Мозаика. Владимир: Книжное издательство, 1960. Парабола. М.: Советский писатель, 1960.

Глава первая

ОЙ, ГОРИМ!

Юность, феникс, дурочка

Пятидесятые для Вознесенского начнутся с «архи». Архиважный вопрос, между прочим: куда поступать? Андрюша решил все задолго до окончания школы: в Архитектурный. Целый год, с пятидесятого, исправно занимался на подготовительных курсах.

Все-таки резонно было думать, что он выберет Литинститут. Но… и родители были двумя руками за МАРХИ: поэтические перспективы сына — дело туманное, а тут профессия достойная, и творческая вполне. Борис Леонидович тоже одобрил этот выбор: поэтом можно стать без специального диплома, зато отравиться окололитературной средой можно запросто. А зачем это — раньше времени?

К тому же Архитектурный был Пастернаку по-своему дорог. В самом здании института находился прежде отцовский ВХУТЕМАС. Здесь преподавал конструкции брат Пастернака, Александр Леонидович, — четверть века, до пятьдесят пятого года. И, опережая события, заметим: даже мастерская, в которую уже дипломником попадет Вознесенский, окажется — строго по Пастернаку — именно «в том крыле, где рабфак» и «где наверху мастерская отца».

Та самая мастерская, которая сгорит.

Пожар! Какие, к черту, хронологии? Несемся, перепрыгнув быстренько туда, в то майское утро 1957 года, когда дипломник Вознесенский с полутораметровым подрамником на плече подходит к Трубной… Потом он восстановит этот день в своем эссе «Путеводитель к сборнику „Дубовый лист виолончельный“», подробно прошагав с читателем опять от дома к институту:

«…Но почему навстречу вам из институтских ворот выезжает пожарная машина? Двор заполнен возбужденными сокурсниками. Они сообщают вам, что ночью пожар уничтожил вашу мастерскую и все дипломные проекты. Годы архитектуры кончились. Начались годы стихов».

Вот ведь: случившийся «Пожар в Архитектурном институте» стал знаком, вехой. Этот самый «Пожар» Вознесенский будет звонко и бесшабашно читать со сцены Политехнического в фильме Марлена Хуциева «Застава Ильича» — шокируя сравнением горящих окон с краснозадыми гориллами. Хотя это потом, потом, когда окажется, что выпускник МАРХИ — новое имя в поэзии. Причем от имени этого — Андрей Вознесенский — аудитории и стадионы внезапно посходят с ума.

Это потом, а пока, майским утром пятьдесят седьмого, —

Бутылью керосиновой взвилось пять лет и зим… Кариночка Красильникова, ой! горим! Прощай, архитектура! Пылайте широко, коровники в амурах, райкомы в рококо! О юность, феникс, дурочка, весь в пламени диплом! Ты машешь красной юбочкой и дразнишь язычком…

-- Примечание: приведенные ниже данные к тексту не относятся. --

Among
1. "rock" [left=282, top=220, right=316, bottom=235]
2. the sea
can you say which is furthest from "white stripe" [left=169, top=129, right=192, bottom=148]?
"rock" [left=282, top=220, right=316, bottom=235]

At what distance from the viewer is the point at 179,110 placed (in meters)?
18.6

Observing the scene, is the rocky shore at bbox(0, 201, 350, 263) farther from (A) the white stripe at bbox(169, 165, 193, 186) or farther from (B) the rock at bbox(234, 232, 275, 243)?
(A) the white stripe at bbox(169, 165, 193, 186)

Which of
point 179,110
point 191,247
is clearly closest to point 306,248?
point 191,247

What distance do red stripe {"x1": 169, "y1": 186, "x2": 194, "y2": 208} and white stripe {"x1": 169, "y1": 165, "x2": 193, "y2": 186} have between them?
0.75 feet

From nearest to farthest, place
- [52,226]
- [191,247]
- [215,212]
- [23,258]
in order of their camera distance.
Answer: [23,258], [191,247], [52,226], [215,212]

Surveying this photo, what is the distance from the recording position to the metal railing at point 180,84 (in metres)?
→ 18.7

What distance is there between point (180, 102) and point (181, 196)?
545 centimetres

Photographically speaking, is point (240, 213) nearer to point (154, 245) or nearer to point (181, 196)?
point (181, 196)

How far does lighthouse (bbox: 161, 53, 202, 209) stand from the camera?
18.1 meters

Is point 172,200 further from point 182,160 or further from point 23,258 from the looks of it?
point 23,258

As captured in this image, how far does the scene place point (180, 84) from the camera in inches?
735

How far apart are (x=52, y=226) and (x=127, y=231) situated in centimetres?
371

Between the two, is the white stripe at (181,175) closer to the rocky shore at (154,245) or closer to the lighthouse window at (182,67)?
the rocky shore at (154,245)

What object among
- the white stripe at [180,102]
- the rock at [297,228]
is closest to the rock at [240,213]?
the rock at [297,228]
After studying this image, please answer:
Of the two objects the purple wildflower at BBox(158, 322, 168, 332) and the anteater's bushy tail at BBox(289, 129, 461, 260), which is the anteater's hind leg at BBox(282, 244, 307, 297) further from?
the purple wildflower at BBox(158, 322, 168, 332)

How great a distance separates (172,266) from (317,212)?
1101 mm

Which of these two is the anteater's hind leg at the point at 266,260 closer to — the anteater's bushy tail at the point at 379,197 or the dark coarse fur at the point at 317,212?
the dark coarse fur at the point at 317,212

Были еще варианты стихотворения, вместо «райкомов» — то подцензурные «райклубы», то «сберкассы». С этим неясностей нет. Непонятно другое: кто эта Кариночка Красильникова? Что делает девушка на пожаре?

Нечасто поэты называют своих

героинь их настоящими именами — а Кариночка Красильникова из «Пожара в Архитектурном» самая что ни на есть настоящая: пять лет была однокурсницей Андрея Вознесенского и не подозревала, что он поэт и что ей предстоит навсегда попасть в переплеты русской поэзии.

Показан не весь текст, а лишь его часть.